Knowledge Production and Boundary Setting in Polarised Social Media: Competing Narratives of the Odesa Fire 2014

Wednesday, 9 July 2025: 13:36
Location: SJES024 (Faculty of Legal, Economic, and Social Sciences (JES))
Oral Presentation
Aleksei TITKOV, University of Manchester, United Kingdom
The Odesa Fire of 2014 is one of the key contested topics in the context of the Russian-Ukrainian confrontation of the last decade. The incident occurred during street clashes between pro-Ukrainian and pro-Russian activists on May 2, 2014 in Odesa (Odessa), Ukraine's third-largest city. In the decisive moment, more than forty pro-Russian activists were killed in a deadly fire in the Trade Union building, which pro-Ukrainian activists were trying to storm. This episode became the basis of a atrocity narrative, blaming the pro-Ukrainian party for (allegedly) deliberately burning their opponents alive. One of its main tropes, the 'Odesa Khatyn', compares the incident to a famous Nazi war crime against civilians. In parallel, a rival pro-Ukrainian narrative has shaped, equally irreconcilable. According to this, the incident in Odesa was an early episode of the Russian-Ukrainian war, in which 'patriots saved the city'.

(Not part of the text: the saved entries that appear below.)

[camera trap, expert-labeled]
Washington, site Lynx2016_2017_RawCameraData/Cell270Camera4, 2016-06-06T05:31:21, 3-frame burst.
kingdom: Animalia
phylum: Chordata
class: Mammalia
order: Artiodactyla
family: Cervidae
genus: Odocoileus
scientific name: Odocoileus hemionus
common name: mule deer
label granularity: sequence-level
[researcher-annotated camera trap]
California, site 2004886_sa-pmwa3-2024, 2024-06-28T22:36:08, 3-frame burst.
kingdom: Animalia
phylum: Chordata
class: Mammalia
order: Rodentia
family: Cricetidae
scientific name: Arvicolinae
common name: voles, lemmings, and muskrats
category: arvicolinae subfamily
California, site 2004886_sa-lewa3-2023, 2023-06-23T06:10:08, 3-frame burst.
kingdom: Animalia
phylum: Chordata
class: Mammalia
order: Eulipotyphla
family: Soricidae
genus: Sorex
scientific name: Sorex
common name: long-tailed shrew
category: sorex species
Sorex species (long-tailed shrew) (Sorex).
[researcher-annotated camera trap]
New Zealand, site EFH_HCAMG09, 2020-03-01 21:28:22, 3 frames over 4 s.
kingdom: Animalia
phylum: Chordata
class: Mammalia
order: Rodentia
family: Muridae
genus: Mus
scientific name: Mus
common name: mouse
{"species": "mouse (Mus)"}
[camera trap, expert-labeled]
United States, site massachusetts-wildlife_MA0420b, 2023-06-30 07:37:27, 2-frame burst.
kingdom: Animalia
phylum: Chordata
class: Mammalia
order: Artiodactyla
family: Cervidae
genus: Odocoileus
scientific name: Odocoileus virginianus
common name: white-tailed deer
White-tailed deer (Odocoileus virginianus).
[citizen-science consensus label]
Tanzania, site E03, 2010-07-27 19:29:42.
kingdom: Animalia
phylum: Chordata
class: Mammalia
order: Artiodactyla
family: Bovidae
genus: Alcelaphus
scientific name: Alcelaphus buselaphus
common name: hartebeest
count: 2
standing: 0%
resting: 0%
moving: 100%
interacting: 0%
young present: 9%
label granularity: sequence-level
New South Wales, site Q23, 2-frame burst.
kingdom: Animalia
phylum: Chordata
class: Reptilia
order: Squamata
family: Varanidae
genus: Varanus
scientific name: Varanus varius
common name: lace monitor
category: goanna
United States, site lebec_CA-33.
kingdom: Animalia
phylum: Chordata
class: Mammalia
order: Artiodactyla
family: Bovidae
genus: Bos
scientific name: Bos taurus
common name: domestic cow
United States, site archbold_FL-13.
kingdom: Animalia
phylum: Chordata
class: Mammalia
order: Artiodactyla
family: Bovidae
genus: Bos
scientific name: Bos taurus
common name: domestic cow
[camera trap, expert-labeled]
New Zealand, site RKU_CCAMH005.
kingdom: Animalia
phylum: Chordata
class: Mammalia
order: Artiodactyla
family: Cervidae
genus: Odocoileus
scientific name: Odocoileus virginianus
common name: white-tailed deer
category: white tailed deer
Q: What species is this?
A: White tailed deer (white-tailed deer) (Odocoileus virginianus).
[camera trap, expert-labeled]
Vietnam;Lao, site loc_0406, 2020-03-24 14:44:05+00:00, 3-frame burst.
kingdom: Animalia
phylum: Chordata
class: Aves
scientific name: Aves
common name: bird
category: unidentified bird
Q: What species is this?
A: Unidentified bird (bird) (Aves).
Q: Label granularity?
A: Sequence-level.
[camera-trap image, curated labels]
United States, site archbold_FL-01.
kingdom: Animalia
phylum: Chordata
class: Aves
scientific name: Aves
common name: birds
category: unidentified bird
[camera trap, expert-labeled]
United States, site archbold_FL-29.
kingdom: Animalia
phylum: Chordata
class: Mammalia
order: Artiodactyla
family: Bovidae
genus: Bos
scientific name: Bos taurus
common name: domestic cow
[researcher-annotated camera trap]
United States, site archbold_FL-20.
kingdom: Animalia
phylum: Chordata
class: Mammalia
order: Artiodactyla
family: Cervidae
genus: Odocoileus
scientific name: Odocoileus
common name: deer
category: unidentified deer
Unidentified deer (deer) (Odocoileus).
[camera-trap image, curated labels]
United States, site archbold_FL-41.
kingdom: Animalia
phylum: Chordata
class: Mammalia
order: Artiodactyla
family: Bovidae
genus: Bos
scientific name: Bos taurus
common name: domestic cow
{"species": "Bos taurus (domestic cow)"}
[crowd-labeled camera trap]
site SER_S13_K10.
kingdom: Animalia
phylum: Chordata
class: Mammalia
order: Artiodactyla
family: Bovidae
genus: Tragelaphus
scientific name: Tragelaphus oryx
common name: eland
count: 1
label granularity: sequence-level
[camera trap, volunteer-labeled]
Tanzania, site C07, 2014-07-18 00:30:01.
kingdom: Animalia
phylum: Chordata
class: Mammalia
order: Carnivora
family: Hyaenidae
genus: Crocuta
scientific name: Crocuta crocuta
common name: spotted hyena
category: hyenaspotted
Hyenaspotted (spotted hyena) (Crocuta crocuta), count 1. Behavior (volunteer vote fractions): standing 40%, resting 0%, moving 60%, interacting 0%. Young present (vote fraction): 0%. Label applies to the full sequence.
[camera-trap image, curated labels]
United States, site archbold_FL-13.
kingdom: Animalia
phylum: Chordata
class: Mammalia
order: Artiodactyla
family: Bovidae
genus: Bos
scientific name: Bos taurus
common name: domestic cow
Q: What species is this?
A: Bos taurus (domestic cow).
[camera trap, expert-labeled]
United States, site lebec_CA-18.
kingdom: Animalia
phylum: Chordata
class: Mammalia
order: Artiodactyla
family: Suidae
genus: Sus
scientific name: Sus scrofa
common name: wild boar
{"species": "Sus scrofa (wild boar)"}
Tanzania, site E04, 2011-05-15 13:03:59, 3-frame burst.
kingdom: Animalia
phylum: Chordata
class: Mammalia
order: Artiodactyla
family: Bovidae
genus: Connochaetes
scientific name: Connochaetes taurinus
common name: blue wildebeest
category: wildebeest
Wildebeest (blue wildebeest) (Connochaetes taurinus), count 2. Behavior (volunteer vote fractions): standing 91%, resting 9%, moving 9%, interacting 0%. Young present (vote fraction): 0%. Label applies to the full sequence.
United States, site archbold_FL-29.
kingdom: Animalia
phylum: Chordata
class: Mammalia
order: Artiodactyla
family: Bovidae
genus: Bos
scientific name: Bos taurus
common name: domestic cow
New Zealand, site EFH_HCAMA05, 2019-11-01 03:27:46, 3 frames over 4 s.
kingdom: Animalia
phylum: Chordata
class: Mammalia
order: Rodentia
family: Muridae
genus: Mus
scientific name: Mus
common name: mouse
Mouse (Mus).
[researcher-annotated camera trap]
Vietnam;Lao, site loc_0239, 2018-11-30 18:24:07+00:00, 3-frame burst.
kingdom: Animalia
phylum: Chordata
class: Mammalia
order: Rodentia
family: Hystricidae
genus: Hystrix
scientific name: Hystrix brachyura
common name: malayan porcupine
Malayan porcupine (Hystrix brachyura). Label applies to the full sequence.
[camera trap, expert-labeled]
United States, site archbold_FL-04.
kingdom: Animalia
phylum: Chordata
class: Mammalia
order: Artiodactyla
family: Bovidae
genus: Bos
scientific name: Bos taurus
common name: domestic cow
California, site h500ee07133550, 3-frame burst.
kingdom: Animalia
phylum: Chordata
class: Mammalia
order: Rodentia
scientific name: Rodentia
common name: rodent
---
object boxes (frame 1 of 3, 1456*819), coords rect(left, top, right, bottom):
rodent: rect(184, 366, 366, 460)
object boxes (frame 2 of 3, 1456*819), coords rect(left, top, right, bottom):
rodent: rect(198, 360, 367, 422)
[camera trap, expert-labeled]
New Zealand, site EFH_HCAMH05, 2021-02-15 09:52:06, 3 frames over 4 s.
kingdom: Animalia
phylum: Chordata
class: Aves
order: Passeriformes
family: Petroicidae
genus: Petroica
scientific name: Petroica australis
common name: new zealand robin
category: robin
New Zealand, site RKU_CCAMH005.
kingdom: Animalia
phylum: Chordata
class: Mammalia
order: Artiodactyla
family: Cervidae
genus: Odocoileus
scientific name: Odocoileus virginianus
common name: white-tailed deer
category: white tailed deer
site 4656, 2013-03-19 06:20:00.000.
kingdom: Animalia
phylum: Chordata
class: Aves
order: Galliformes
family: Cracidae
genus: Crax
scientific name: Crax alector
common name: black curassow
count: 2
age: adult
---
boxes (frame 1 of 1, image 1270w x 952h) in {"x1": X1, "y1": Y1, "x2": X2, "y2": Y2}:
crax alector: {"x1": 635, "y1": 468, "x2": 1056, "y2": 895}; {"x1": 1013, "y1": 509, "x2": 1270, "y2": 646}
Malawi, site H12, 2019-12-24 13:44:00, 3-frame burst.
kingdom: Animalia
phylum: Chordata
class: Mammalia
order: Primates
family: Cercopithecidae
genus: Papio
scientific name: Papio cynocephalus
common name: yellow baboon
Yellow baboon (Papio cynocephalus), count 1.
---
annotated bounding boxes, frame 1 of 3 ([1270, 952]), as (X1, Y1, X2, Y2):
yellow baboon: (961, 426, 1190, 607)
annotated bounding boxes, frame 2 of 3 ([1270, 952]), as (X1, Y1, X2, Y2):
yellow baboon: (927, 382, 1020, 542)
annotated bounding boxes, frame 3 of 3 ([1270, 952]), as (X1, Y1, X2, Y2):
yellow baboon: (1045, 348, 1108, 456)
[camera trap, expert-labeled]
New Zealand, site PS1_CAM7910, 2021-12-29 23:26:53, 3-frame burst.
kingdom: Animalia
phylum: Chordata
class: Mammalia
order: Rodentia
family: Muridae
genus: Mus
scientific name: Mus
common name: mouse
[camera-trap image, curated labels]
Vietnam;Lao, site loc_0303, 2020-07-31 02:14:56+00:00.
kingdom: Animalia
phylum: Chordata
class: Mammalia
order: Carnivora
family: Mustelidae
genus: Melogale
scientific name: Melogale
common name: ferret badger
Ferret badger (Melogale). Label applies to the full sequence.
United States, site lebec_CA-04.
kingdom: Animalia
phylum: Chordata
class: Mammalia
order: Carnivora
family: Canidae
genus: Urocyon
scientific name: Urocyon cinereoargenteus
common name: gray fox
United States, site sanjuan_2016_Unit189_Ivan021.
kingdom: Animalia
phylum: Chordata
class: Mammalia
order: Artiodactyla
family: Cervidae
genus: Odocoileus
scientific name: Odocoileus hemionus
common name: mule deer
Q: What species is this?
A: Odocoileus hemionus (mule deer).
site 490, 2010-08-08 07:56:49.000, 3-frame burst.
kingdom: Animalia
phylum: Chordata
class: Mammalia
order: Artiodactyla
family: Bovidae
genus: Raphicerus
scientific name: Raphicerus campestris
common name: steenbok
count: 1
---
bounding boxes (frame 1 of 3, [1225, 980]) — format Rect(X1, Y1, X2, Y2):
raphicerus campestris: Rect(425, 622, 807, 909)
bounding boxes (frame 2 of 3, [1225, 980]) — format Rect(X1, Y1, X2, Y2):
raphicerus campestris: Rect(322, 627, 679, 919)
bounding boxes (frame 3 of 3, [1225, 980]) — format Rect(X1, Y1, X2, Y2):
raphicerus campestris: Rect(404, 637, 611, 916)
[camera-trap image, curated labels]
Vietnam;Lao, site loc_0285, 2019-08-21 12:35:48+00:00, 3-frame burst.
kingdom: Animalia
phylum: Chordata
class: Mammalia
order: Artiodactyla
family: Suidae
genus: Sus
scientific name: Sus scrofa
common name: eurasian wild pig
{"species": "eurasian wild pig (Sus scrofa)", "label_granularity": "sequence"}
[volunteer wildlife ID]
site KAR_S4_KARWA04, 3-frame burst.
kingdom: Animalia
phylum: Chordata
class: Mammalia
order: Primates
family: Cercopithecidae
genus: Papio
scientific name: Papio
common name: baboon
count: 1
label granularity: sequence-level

Previous studies of this case focused on early representations of the incident, with a particular interest in media manipulation, distortion and collective affects. The presentation aims to show other trends emerging over longer time period. These were shifs towards versions, albeit biased, but based on reliable video documents, as well as rational discussions about the facts in social media, which were limited in time but important in their consequences. Thus, the case under study provides grounds for reconsidering popular models of knowledge formation in social media, primarily the concept of echo chambers. As an alternative, a symmetric model of knowledge dynamics in polarised social media is proposed to explain both the prerequisites for producing valid collective knowledge and the strong limitations to doing so. The model is developed in a Durkhemian paradigm, primarily based on Mary Douglas's 'grid - group' concept, combined with the ideas of David Bloor's 'strong program' in the sociology of scientific knowledge.